In accordance with Urban Real Estate Law, allocated land use rights may be offered to the following organisations and purposes upon approval by the appropriate governments:
 
• Government agencies and the military;
• Urban infrastructure and public interests;
• Energy, traffic and water irrigation which are approved by the state and
• Other purposes which are allowed by law and administrative regulations

The Ministry of Land and Resources (the “MLR”) issued a Catalogue on Allocated Land in October 2001 specifying the specific purposes under which allocated land use rights can be acquired. 
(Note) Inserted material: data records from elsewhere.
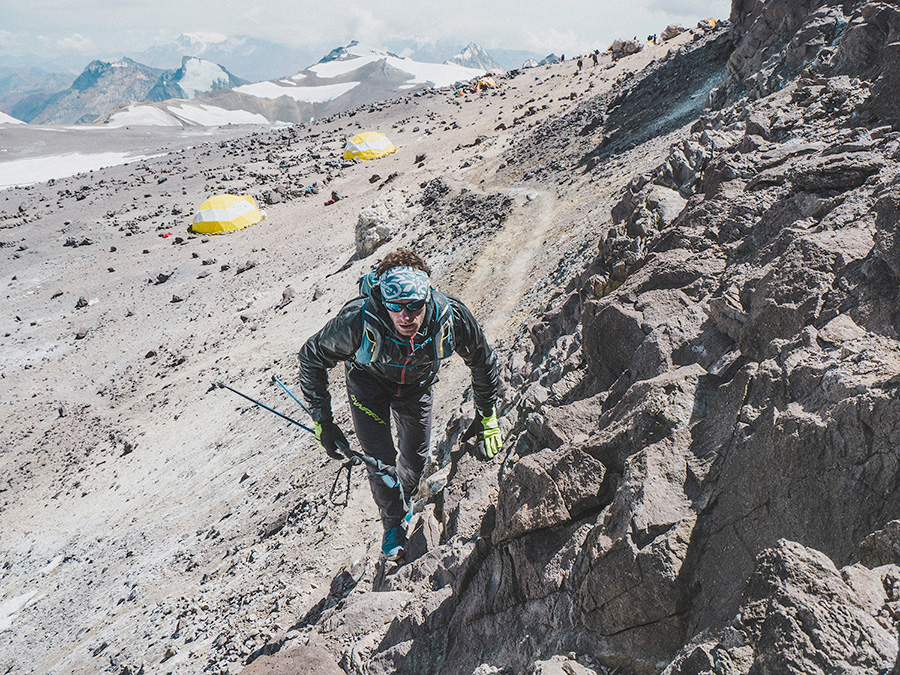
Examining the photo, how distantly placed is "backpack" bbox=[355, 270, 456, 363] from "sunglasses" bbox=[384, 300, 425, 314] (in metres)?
0.25

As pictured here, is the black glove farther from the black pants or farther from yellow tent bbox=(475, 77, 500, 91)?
yellow tent bbox=(475, 77, 500, 91)

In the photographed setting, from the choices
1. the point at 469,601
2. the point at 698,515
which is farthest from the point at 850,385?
the point at 469,601

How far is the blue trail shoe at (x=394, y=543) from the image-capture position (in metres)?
5.34

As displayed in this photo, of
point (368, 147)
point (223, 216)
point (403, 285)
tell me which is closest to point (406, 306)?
point (403, 285)

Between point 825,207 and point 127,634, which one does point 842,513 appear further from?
point 127,634

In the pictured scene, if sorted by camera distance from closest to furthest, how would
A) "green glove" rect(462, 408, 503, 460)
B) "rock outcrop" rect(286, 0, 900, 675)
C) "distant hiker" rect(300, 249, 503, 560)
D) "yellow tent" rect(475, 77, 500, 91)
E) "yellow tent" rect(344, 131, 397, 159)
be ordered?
1. "rock outcrop" rect(286, 0, 900, 675)
2. "distant hiker" rect(300, 249, 503, 560)
3. "green glove" rect(462, 408, 503, 460)
4. "yellow tent" rect(344, 131, 397, 159)
5. "yellow tent" rect(475, 77, 500, 91)

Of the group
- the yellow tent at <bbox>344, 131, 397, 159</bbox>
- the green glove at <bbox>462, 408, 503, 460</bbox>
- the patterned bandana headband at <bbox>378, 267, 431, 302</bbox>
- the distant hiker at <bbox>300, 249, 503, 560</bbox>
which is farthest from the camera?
the yellow tent at <bbox>344, 131, 397, 159</bbox>

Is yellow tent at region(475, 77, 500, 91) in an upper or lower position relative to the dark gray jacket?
upper

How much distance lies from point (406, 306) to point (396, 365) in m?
0.76

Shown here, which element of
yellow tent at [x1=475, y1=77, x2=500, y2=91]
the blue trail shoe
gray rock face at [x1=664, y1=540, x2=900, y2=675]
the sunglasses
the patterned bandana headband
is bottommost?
the blue trail shoe

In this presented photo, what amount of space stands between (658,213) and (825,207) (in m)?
2.77

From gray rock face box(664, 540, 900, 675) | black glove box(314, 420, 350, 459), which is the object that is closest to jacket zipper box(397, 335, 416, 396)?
black glove box(314, 420, 350, 459)

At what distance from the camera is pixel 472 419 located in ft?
21.9

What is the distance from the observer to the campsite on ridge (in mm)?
2615
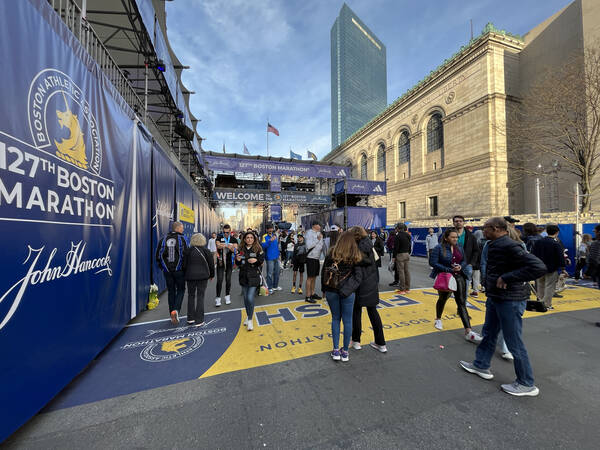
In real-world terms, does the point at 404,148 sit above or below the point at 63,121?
above

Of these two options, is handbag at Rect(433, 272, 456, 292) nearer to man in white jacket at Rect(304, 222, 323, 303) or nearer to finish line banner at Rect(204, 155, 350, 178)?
man in white jacket at Rect(304, 222, 323, 303)

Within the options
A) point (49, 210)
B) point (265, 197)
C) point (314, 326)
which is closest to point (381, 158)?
point (265, 197)

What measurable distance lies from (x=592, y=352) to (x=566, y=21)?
85.1 feet

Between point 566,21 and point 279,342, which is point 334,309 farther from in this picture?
point 566,21

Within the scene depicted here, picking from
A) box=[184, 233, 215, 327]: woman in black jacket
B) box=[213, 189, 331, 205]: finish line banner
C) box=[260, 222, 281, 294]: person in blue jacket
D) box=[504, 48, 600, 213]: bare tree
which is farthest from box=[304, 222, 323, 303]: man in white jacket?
box=[213, 189, 331, 205]: finish line banner

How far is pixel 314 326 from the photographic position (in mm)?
4164

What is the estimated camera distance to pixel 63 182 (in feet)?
8.53

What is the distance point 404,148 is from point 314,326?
28244 mm

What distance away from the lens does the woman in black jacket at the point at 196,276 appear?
423 cm

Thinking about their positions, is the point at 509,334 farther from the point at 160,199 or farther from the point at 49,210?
the point at 160,199

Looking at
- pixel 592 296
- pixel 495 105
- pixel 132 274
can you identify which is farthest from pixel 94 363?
pixel 495 105

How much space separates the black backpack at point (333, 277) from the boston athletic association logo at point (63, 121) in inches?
132

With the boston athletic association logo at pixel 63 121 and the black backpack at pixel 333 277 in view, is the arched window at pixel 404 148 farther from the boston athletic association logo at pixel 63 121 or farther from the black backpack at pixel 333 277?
the boston athletic association logo at pixel 63 121

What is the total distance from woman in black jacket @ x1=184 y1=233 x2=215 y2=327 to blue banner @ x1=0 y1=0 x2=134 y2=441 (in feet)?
3.68
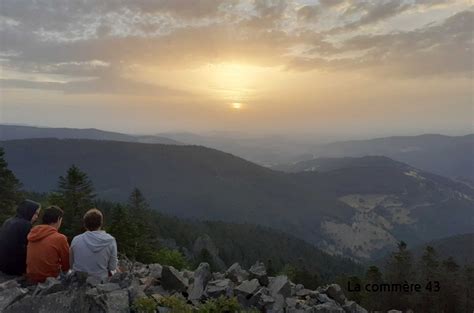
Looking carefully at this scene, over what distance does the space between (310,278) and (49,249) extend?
194ft

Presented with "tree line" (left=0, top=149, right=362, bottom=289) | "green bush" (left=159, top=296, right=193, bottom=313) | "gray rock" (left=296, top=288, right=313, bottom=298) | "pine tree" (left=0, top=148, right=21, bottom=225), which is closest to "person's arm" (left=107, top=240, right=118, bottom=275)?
"green bush" (left=159, top=296, right=193, bottom=313)

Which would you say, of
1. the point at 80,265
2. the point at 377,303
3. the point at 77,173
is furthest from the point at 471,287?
the point at 80,265

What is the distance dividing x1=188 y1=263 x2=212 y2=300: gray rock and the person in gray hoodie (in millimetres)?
3175

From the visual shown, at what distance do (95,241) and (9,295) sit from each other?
246 centimetres

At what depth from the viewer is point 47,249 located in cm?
1103

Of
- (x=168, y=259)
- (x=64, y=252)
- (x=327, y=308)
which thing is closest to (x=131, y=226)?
(x=168, y=259)

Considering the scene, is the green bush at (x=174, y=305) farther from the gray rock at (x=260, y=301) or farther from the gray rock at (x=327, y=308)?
the gray rock at (x=327, y=308)

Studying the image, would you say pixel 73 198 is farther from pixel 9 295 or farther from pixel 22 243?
pixel 9 295

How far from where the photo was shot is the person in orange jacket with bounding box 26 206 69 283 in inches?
430

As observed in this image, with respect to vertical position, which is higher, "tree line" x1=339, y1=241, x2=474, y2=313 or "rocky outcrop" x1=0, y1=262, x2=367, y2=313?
"rocky outcrop" x1=0, y1=262, x2=367, y2=313

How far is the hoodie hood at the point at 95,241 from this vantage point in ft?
35.4

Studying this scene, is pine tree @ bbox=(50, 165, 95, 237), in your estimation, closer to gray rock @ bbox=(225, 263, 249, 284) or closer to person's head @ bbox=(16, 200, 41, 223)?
gray rock @ bbox=(225, 263, 249, 284)

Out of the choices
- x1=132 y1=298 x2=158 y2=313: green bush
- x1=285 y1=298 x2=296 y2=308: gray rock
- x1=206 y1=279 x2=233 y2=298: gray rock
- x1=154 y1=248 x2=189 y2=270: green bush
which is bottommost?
x1=154 y1=248 x2=189 y2=270: green bush

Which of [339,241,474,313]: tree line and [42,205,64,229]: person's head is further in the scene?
[339,241,474,313]: tree line
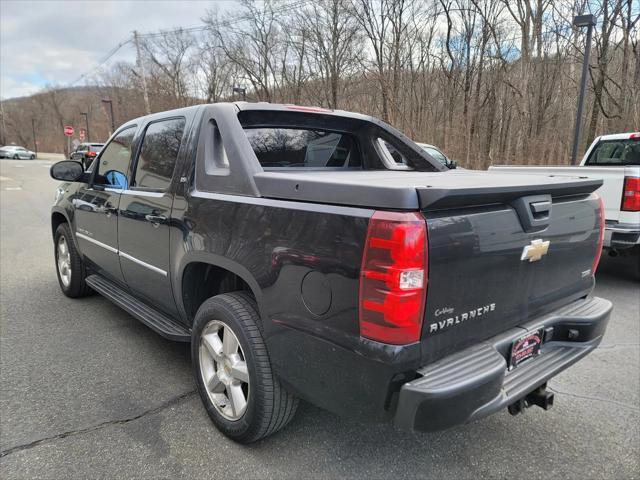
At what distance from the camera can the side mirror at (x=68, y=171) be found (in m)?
3.84

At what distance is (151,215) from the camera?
2965 millimetres

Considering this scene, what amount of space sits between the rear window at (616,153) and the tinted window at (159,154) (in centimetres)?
704

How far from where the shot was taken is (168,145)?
303 cm

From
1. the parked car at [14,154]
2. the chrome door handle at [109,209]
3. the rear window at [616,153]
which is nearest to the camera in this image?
the chrome door handle at [109,209]

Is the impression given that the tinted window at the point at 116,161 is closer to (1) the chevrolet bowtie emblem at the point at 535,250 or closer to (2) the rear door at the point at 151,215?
(2) the rear door at the point at 151,215

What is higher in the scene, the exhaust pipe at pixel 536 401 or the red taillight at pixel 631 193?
the red taillight at pixel 631 193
To obtain granted land-use rights, the land user must sign a land-grant contract with the local level of MLR by means of an open and competitive mechanism which are by bidding, auction or a listing process and must pay a land-grant fee up front. The successful grantee must use the land for the purpose specified in the land-grant contract. Prior to the expiration of the term, the government may reclaim the land for reasons of public interest under which circumstance the government must compensate the grantee for the value of the unexpired term. 
 
altPrior to July 2002, the process of granting land-use rights was largely conducted in a private and opaque manner usually by bilateral agreements between local land authorities and grantees rather than by competitive procedure such as auction or a tendering process. The lack of transparency gave rise to corruption as well as heavy losses to the state, as many private negotiations resulted in land prices far below market value. 

On July 1 2002, the Provisions on Grant of State-owned Leaseholds by Invitation for Bids, Auction and Listing (the “BALP”) issued by MLR issued came into effect that prohibits land use rights grants by private agreement for commercial purposes. According to the BALP, land-use rights for commercial land must be granted by means of auction, a tendering process or listing process. The listing process refers to an arrangement of publicly inviting potential purchasers to participate in the bidding  under which the land is listed at a land exchange center and interested parties are given a certain period of time to submit bids.